Everything happened for a reason—
Segala yang mengalir pasti punya
alasan tertentu, baik yang menjalankan mau pun yang dijalankan. Pemuda bungsu
ini berdiri tegap, ia mengerti. Sangat mengerti arti kehilangan seseorang,
membuatnya lebih mudah mencerna betapa berartinya seseorang untuk dilepaskan.
Mengerti bahwa melepaskan seseorang berarti siap melepaskan semua pertahanan
diri, mengukuhkan apa yang selama ini bersikeras ia jaga. Kedua lengannya sudah
tidak mampu untuk melingkari batas yang ia ciptakan dengan sendirinya. Liang
yang nyaman untuk dirinya sendiri, hempas sudah oleh setitik rasa yang
membuatnya miris. Keterdiaman seseorang terkadang adalah sebuah jawaban, namun
diam itu ambigu. Atau memang dirinya saja yang menganggap semua itu saru?
Kalimat menggantung seseorang masih teringat dengan jelas, setiap garis kontur
wajahnya menyayat setiap memori yang berputar di kepalanya. Tuhan,
tidak untuk sekarang ini ia benar-benar menghabiskan pertahanan dirinya.

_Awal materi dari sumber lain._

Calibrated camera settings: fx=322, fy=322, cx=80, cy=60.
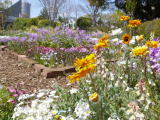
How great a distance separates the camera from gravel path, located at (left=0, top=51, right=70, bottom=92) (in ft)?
16.8

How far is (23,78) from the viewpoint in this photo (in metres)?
5.73

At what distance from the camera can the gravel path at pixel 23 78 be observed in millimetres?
5121

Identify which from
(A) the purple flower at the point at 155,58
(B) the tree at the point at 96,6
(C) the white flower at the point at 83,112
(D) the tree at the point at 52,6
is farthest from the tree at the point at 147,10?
(C) the white flower at the point at 83,112

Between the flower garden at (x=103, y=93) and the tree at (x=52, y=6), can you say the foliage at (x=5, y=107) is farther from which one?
the tree at (x=52, y=6)

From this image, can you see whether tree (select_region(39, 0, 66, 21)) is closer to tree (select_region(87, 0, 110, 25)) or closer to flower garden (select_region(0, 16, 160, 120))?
tree (select_region(87, 0, 110, 25))

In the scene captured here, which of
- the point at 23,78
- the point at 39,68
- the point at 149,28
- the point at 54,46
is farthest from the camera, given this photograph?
the point at 149,28

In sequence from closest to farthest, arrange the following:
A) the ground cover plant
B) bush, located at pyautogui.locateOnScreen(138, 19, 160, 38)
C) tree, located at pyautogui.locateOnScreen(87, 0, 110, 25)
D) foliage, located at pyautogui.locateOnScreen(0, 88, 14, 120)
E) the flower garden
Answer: the flower garden
foliage, located at pyautogui.locateOnScreen(0, 88, 14, 120)
the ground cover plant
bush, located at pyautogui.locateOnScreen(138, 19, 160, 38)
tree, located at pyautogui.locateOnScreen(87, 0, 110, 25)

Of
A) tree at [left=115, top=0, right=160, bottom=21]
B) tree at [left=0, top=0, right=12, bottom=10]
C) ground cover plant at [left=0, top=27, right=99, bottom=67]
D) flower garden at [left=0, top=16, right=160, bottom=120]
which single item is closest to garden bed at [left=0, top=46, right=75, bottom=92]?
ground cover plant at [left=0, top=27, right=99, bottom=67]

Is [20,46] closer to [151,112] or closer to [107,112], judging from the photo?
[107,112]

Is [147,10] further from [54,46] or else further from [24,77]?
[24,77]

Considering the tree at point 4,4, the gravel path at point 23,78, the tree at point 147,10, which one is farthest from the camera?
the tree at point 4,4

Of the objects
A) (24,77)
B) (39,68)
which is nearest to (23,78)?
(24,77)

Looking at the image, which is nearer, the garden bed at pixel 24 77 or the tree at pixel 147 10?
the garden bed at pixel 24 77

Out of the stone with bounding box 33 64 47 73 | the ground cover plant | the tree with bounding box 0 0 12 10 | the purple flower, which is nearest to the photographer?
the purple flower
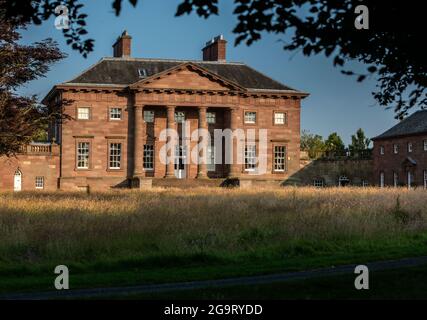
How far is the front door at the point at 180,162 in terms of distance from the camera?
60531 millimetres

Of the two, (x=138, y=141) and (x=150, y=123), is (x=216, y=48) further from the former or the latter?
(x=138, y=141)

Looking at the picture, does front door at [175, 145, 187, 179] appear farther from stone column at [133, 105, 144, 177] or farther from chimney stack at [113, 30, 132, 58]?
chimney stack at [113, 30, 132, 58]

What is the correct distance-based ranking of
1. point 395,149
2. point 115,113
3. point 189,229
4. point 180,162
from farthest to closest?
point 395,149
point 180,162
point 115,113
point 189,229

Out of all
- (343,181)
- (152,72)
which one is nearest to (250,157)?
(343,181)

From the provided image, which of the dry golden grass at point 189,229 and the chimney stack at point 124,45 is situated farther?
the chimney stack at point 124,45

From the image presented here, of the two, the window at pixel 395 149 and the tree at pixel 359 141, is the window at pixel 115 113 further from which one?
the tree at pixel 359 141

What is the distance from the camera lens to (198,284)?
12.1 m

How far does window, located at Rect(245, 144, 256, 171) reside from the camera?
6159 centimetres

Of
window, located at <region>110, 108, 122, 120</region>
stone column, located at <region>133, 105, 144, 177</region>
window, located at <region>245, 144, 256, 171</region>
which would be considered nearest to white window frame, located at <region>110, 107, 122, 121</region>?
window, located at <region>110, 108, 122, 120</region>

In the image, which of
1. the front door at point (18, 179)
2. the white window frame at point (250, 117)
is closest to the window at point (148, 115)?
the white window frame at point (250, 117)

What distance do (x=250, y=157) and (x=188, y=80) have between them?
28.9 feet

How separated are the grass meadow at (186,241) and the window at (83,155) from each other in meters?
34.7

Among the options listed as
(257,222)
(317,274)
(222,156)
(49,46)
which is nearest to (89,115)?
(222,156)

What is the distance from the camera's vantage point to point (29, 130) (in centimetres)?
3086
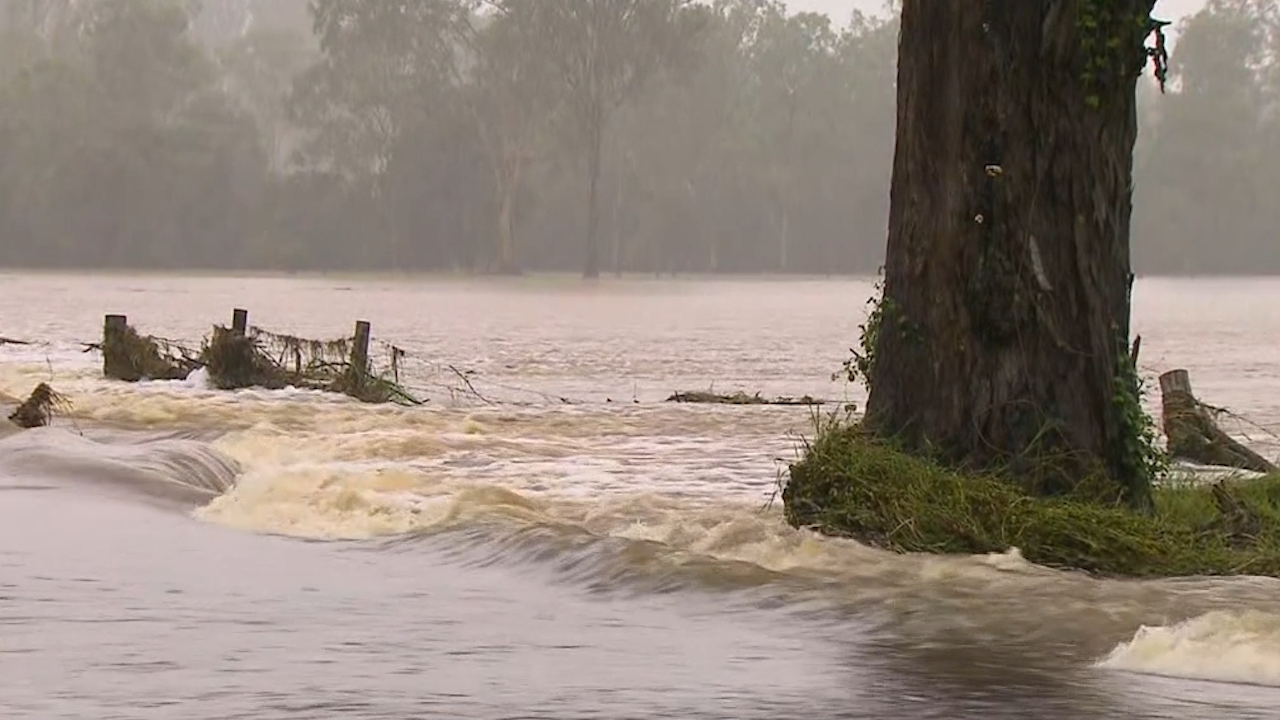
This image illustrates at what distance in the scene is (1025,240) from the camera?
989 cm

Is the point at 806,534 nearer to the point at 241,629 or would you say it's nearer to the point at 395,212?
the point at 241,629

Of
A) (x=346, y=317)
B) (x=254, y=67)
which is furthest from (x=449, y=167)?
(x=346, y=317)

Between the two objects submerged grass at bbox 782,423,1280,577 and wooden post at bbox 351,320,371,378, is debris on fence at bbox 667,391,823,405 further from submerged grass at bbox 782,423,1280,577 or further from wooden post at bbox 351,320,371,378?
submerged grass at bbox 782,423,1280,577

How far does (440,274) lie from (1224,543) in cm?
7841

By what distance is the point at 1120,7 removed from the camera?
9.87m

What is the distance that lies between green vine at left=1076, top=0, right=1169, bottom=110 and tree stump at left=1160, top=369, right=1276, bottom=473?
4.57 m

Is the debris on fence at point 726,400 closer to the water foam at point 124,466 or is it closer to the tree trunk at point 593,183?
the water foam at point 124,466

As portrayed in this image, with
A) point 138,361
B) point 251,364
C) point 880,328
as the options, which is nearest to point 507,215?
point 138,361

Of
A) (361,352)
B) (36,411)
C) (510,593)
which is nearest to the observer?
(510,593)

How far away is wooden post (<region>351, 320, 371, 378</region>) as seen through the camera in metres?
20.1

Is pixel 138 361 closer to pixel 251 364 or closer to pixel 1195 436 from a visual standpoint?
pixel 251 364

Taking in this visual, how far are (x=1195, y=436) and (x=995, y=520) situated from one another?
5.43 metres

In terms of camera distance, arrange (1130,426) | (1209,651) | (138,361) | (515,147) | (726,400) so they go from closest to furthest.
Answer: (1209,651) < (1130,426) < (726,400) < (138,361) < (515,147)

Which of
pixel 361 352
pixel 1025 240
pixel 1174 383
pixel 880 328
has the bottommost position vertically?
pixel 361 352
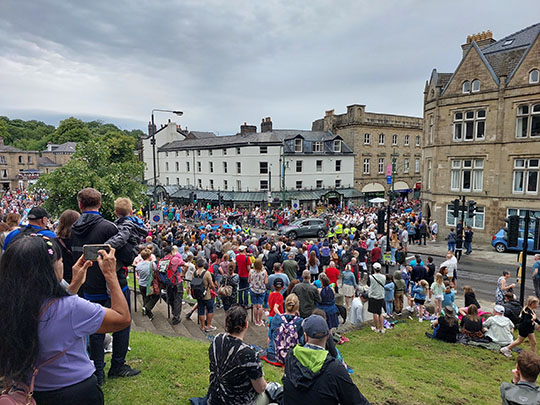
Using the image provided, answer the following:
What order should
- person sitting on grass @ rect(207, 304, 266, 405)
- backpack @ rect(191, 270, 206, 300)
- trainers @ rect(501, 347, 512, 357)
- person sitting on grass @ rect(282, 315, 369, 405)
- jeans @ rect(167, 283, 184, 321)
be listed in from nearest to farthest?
person sitting on grass @ rect(282, 315, 369, 405), person sitting on grass @ rect(207, 304, 266, 405), backpack @ rect(191, 270, 206, 300), trainers @ rect(501, 347, 512, 357), jeans @ rect(167, 283, 184, 321)

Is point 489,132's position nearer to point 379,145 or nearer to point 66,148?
point 379,145

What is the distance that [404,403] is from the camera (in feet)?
18.9

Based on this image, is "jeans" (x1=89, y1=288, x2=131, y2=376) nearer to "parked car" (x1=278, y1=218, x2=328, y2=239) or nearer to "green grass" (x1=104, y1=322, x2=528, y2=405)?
"green grass" (x1=104, y1=322, x2=528, y2=405)

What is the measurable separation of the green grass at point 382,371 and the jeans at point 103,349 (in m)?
0.28

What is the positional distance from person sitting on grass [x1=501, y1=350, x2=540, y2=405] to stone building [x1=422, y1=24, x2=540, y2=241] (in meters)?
24.5

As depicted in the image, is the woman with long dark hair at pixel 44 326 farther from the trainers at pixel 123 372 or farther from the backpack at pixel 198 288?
the backpack at pixel 198 288

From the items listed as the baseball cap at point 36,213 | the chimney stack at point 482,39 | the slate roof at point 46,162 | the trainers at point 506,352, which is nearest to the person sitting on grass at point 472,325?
the trainers at point 506,352

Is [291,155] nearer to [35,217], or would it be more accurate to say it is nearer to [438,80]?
[438,80]

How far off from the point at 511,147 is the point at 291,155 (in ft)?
78.2

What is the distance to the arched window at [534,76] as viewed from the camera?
2349 cm

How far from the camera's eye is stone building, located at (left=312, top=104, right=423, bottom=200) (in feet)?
160

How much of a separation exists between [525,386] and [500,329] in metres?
5.29

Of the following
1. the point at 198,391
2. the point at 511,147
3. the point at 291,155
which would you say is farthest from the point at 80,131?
the point at 198,391

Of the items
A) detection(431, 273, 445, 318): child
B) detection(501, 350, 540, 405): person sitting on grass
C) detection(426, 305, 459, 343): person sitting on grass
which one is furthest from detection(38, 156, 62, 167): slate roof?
detection(501, 350, 540, 405): person sitting on grass
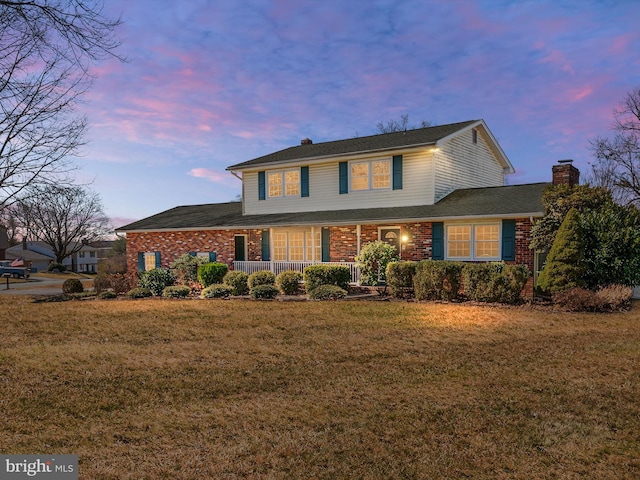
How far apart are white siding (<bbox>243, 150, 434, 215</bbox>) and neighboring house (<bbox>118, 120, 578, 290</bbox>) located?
0.16 feet

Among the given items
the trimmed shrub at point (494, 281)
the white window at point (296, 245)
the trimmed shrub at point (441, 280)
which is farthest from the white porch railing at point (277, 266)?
the trimmed shrub at point (494, 281)

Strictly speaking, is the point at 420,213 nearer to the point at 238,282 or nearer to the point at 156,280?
the point at 238,282

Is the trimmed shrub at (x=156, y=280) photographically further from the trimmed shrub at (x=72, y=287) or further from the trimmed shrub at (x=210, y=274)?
the trimmed shrub at (x=72, y=287)

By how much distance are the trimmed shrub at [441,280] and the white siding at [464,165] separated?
204 inches

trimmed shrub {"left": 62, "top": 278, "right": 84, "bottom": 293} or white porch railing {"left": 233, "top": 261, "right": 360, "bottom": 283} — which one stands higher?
white porch railing {"left": 233, "top": 261, "right": 360, "bottom": 283}

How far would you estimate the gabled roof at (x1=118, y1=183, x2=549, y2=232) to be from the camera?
15930 mm

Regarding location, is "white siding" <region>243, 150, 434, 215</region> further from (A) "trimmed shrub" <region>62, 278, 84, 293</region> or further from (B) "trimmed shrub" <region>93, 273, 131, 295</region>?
(A) "trimmed shrub" <region>62, 278, 84, 293</region>

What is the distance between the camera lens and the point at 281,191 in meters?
22.1

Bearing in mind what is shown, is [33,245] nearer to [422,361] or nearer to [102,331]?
[102,331]

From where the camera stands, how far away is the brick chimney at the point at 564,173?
1576 cm

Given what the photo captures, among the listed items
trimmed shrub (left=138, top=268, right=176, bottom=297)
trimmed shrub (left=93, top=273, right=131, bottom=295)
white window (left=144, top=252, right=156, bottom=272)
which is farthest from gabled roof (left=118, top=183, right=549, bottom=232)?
trimmed shrub (left=93, top=273, right=131, bottom=295)

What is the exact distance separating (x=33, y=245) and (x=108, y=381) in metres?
95.6

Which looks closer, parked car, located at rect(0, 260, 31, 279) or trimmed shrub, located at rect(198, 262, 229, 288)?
trimmed shrub, located at rect(198, 262, 229, 288)

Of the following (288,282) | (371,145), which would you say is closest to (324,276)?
(288,282)
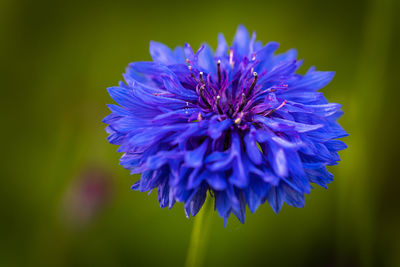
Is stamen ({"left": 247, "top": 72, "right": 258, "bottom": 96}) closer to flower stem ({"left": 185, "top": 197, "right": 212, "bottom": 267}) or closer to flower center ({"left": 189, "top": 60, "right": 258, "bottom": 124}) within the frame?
flower center ({"left": 189, "top": 60, "right": 258, "bottom": 124})

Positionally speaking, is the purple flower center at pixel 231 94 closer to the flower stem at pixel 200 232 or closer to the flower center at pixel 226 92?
the flower center at pixel 226 92

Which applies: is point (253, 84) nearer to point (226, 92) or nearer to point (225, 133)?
point (226, 92)

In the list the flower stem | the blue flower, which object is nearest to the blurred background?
the flower stem

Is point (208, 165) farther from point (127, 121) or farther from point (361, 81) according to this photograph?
point (361, 81)

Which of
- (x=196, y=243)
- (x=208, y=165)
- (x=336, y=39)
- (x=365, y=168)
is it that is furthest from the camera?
(x=336, y=39)

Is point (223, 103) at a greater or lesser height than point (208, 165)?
greater

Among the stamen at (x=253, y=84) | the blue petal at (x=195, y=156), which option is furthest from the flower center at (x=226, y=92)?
the blue petal at (x=195, y=156)

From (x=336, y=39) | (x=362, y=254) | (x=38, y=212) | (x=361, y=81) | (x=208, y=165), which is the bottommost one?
(x=38, y=212)

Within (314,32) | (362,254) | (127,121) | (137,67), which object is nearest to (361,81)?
(314,32)
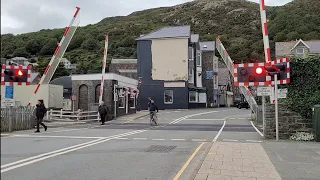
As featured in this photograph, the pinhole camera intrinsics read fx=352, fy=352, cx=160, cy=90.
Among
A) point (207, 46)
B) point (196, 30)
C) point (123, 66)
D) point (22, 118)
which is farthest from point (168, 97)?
point (196, 30)

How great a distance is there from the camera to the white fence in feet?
86.8

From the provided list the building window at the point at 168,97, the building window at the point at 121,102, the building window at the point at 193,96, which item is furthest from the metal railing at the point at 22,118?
the building window at the point at 193,96

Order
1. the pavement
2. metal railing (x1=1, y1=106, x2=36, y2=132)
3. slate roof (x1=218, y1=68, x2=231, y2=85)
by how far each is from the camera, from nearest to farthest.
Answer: the pavement
metal railing (x1=1, y1=106, x2=36, y2=132)
slate roof (x1=218, y1=68, x2=231, y2=85)

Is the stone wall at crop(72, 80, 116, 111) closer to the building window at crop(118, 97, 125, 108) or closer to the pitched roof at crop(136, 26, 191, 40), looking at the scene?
the building window at crop(118, 97, 125, 108)

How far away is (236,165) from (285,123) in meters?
7.00

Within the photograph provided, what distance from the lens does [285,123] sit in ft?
48.0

Setidaknya berikan pemuda ini jeda waktu untuk bisa mengisi sepetak
keputusasaannya. Sedikit ruang untuk sebuah ketenangan yang selalu berkecamuk
di dalam dadanya.
Bahwa permintaan maaf dari seorang
Rainyvow mampu membuatnya tidak tidur semalaman, semenjak pertemuannya di
menara, mampu menembus rasa bersalahnya yang paling dalam—rasa bersalah karena
terlalu banyak berharap pada gadisnya. Rasa bersalah yang kian hari kian menusuknya,
Ian tidak suka. Tidak pernah suka dengan rasa yang baru ini timbul—lebih sakit
dari yang sebelumnya.
Ia mengerti bahwa suatu saat cinta itu
akan pergi, menyisakan satu penyesalan karena ia tidak cukup sigap untuk
menahannya untuk tetap di sini, bersamanya. Mungkin, dirinya adalah orang yang
tepat—bukan tetapi
Rainyvow lah orang yang tepat namun datang di waktu yang salah, atau kedua
memang kesalahan Tuhan yang didatangkan pada waktu yang kurang tepat? Tidak ada
garis yang mengatakan bahwa apa yang terjadi pada dirinya kini adalah salah,
tetapi satu yang pasti Tuhan seperti memberinya isyarat bahwa ia belajar,
belajar memahami betapa berartinya seseorang, belajar bagaimana ia menyayangi
seseorang tulus tanpa meminta timbal baliknya. Pertemuannya di musim dingin, di
menara, dengan gadis yang menjadi satu-satunya harapan, namun sekaligus yang
menghancurkannya ternyata mampu membuat pemuda kurus ini mengerti untuk satu
hal yang ia tahu adalah semua orang pernah merasakan kehilangan dari yang tidak
berarti sampai yang berarti sekali pun.
Bahkan saat ia masih kecil untuk
mengerti sebuah arti kehilangan, yang ia tahu, ia hanya ingin merasa
lega.
Favian, seorang pemuda tanggung
berusia lima belas tahun menarik sudut bibirnya, ketika sebuah jari menempel
pada lapis bibirnya. Ia tahu gadis di depannya bukan hanya sekedar seorang
gadis yang sudah memberinya tumpangan berupa ketenangan pada bahunya, tetapi
gadis ini bisa menenangkannya tanpa syarat. Ada sarat yang seharusnya tak bisa
ia jelaskan ketika dua mata mereka bertemu, kedua bening cokelat yang sama-sama
tahu artinya kesepian—tidak, bahkan lebih dari itu. Sesuatu tak mengalihkannya
ketika sebuah kecupan manis mendarat pada pipinya.
Meninggalkan seberkas noda merah muda
pada kedua pipinya, “Terima kasih untuk menenangkan ku, Lysa…”
Tangannya kembali terulur, menggapai
puncak kepala gadisnya dengan satu tarikan yang kemudian merapatkan sebuah
ruang kosong menjadi berisi. “Omong-omong, tadi kau menciumku, apa tidak ada
yang marah? Oh baiklah, wajahmu merah sekali.”